Five questions from
bloodquartz.
1. What is your honest, no holds barred opinion of the NZ government today?I'm happy with our government. They've brought in social policy I care about -- Civil Unions, the Relationship Property Act (the cases where partners missed out used to make me cry at Law School), the decriminalisation of prostitution (not that I'm in favour of prostitution, but it always bugged me that men utilising the services of a prostitute were in the clear, but women offering said services were for the high jump), subsidy of the arts; and they've stood firm on foreign affairs that are important -- accepting refugees, our nuclear free policy, refusing to go to Iraq. Those are the two things I care about most. Economic policy? Meh. Though I prefer social spending to tax cuts, so thumbs up there too.
2. Who are 5 fictional characters you most wish you could have a conversation with?Dean Winchester. Not so I can jump his bones -- get your minds out of the gutter -- but because I'd like to talk to him about being an older sibling in an uprooted family. Boy needs some good advice from someone who's been there. Then I'd feed him pie. Many and sundry homemade pies.
Then I'd jump his bones. Lex Luthor. Ditto. I'd like to grab him when he was twenty-one, give him a good shake, then tell him about how to be honest but not a doormat.

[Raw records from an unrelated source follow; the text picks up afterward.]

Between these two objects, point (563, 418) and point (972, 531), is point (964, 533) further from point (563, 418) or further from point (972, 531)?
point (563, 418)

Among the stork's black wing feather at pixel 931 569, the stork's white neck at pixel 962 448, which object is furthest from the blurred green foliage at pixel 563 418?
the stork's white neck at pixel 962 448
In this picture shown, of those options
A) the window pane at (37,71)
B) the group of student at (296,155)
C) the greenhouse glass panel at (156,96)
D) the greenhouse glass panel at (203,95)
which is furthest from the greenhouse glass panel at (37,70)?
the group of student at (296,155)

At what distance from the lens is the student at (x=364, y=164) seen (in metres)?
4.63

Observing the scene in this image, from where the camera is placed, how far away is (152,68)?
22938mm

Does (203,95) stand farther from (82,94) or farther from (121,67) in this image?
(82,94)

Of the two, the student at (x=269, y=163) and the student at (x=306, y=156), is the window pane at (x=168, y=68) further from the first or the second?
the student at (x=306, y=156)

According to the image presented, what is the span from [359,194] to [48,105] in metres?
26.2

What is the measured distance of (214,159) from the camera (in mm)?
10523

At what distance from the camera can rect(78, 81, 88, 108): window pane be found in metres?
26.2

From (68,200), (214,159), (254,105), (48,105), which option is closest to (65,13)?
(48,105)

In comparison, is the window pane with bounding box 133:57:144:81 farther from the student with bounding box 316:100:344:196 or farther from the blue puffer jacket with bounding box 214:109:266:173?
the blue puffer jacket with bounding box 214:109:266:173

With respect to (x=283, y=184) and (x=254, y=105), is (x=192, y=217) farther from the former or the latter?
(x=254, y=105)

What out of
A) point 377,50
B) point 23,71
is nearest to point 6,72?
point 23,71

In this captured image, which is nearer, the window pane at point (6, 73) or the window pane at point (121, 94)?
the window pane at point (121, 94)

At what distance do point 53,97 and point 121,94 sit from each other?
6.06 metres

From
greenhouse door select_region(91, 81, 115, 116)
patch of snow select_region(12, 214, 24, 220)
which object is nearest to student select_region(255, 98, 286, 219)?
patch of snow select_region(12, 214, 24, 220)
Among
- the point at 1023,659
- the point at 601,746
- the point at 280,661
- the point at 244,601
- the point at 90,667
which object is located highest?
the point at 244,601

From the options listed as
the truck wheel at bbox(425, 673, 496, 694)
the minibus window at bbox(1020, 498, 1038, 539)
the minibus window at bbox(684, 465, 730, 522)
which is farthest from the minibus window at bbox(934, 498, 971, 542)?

Rodney McKay. I'd like to give him a damn good talking to about the
soft sciences.
I fear the shouting and name calling and the sheer amount of eau d'ego in the air (mine rises also when social science is under attack) might lead to a concomitant surge of lust. Erm...
Fox Mulder. For old times' sake. And to see if five years' additional mulling it over has made the fucking conspiracy make any more sense. Oooh! And
Robin Hood. My first and longest lasting love. Seriously, from like two to seventeen.
3. What's one change you most want to see in the world?To see America get the government it deserves. Honestly. I mean no disrespect. I love America. I love Americans. In my eight state odyssey I adored everyone and everything. The worst thing that ever happened was someone snapped at me for walking on the wrong side of the footpath in Chicago. All I ask in return is that that government have a modicum more respect for the rest of us.
4. What's your perspective on fanworks and artists' rights?If you deprive an artist of revenue they were legitimately entitled to, that's theft. With the caveat that I do download television programmes I'm fannish about from the States/Canada/the UK. How do I justify it? Because I could wait a lifetime for them to surface in NZ, and when they do they're barely guaranteed a slot. And then I buy the damn dvds anyway, so I do pay for the show. The only losers are local tv channels which lose advertising revenue, and as far as I'm concerned that's a boycott against their offensive practices.
Re fanfic et al... Once you loose a beast into the public domain, the gloves are off. I can do what I want with it. When I was a student and freezing to death one winter, I got down all the books I hated out of the wardrobe and burned them in the fireplace. And part of me shuddered, because I couldn't help thinking of Berlin, but part insisted it was bad taste I was punishing. And the majority just revelled in being
warm. I wrote my own Robin Hood book when I was six. We acted out the A-Team in the playground when I was eight. I went to a Doctor Who convention when I was fifteen and we filmed a new adventure. Reading and writing fanfic is my adult engagement with the text. If Aeschylus can call his tragedies "slices from the great banquet of Homer" then I'm in good company. Fanartists are the mythologisers of the new millenium. And mythology belongs to the people.
5. What are five quotes that just resound with your personal worldview and why?"I disapprove of what you say, but I will defend to the death your right to say it." Voltaire. It's not the First Amendment for nothing.
Or as Alan Shore put it, "Speech is free, you hack.""In the end, we will remember not the words of our enemies, but the silence of our friends." Martin Luther King. Take a damn stand. If something's wrong, say so.
"All that is necessary for the triumph of evil is that good men do nothing." Edmund Burke. I'm all for active intervention. Within clearly prescribed parameters.
"Eat, drink, and be merry, for tomorrow we die." I confess, I'm a bit of a hedonist at home.
Apparently a conflation: "To eat, and to drink, and to be merry." Ecclesiastes VIII 15; "Let us eat and drink for tomorrow we die." Isaiah XXII 13; and "Eat, drink, and make love, for all the rest is not worth that [a snap of the fingers]." Sardanapalus."I hate him as I hate the gates of hell, that man who says one thing while holding in his heart another." Homer,
Iliad IX. I had to get one classics quote in. And I have a special dislike of hypocrisy.